Alert description
This alert is triggered when transactions remain in the commit stage for 1200 seconds or more within the tenant.
Alerting principle
The following table describes the key parameters involved in the alerting monitoring logic.
| Parameter | Value |
|---|---|
| Monitoring metric | pending_trans_max_duration_seconds |
| Data source |
|
| Collected metrics | collect_time,ctx_create_time |
| Monitoring expression | max((collect_time - ctx_create_time)/1000000) |
| Collection interval | 60 seconds |
Rule information
| Monitoring metric | Default threshold | Monitoring metric source | Detection cycle | Elimination cycle |
|---|---|---|---|---|
| pending_trans_max_duration_seconds | 1200 | Tenant metrics | 60 seconds | 5 minutes |
Alert information
| Alert trigger method | Alert level | Scope |
|---|---|---|
| Based on the expression of the monitoring metric | Critical | Tenant |
Alert template
Alert summary
Template: ${alarm_target} ${alarm_name}
Example: ob_cluster=obcluster-1:tenant_name=orac2:trans_hash={hash:10801753558860391353, inc:59202486, addr:"xxx.xxx.xxx.xxx:2882", t:1646993121179509} OceanBase tenant has a pending transaction
Alert details
Template: Cluster: ${ob_cluster_name}, Tenant: ${tenant_name} has a pending transaction.
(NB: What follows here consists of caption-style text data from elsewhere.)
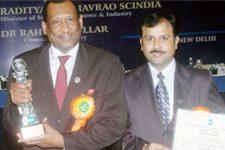 The Hindu – November 18, 2010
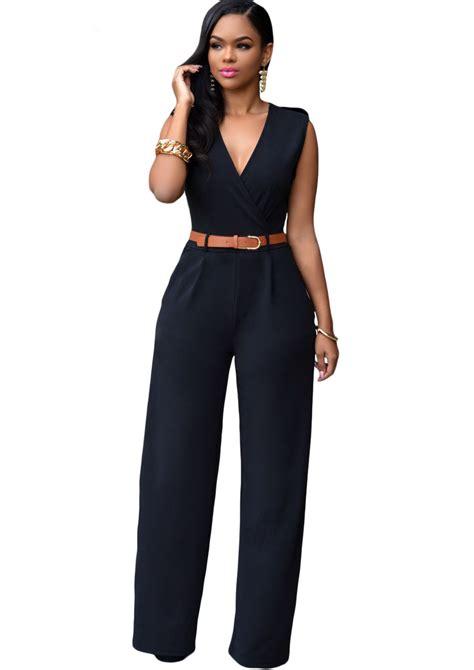 Embellished V Neck Jumpsuit black v neck belt embellished jumpsuit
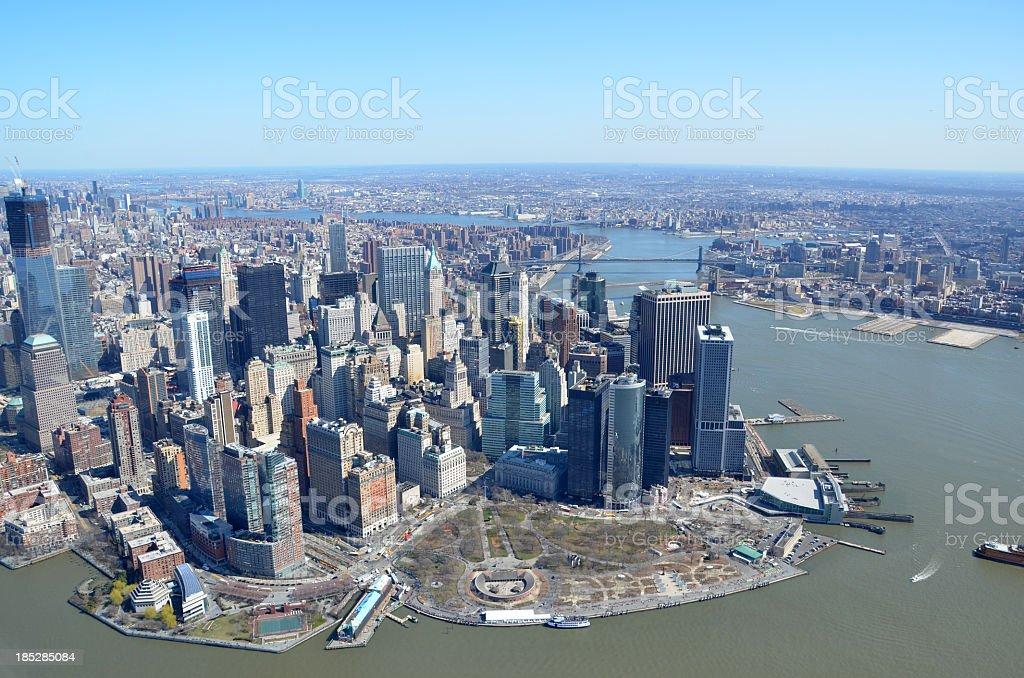 Manhattan Financial District royalty-free stock photo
Session ID: ${session_id}, Transaction ID: ${trans_hash}, Transaction type: ${trans_type}, Transaction creation time: ${trans_create_time}, Maximum duration of the transaction: ${value_shown}.
Example: Cluster: obcluster-1, Tenant: orac2 has a pending transaction. Session ID: 3221635048, Transaction ID: {hash:10801753558860391353, inc:59202486, addr:"xxx.xxx.xxx.xxx:2882", t:1646993121179509}, Transaction type: distribute, Transaction creation time: 2022-03-11T18:05:21.184+08:00, Maximum duration of the transaction: 25 days 19 hours 57 minutes 24.66 seconds.
Alert recovery
- Template: Alert: ${alarm_name}
- Example: Alert: OceanBase tenant has a pending transaction
Impact on the system
A pending transaction causes the MemStore to stop the flush, and the business stops.
Possible causes
- This alert is usually caused by a minority, full disk, or memory overflow.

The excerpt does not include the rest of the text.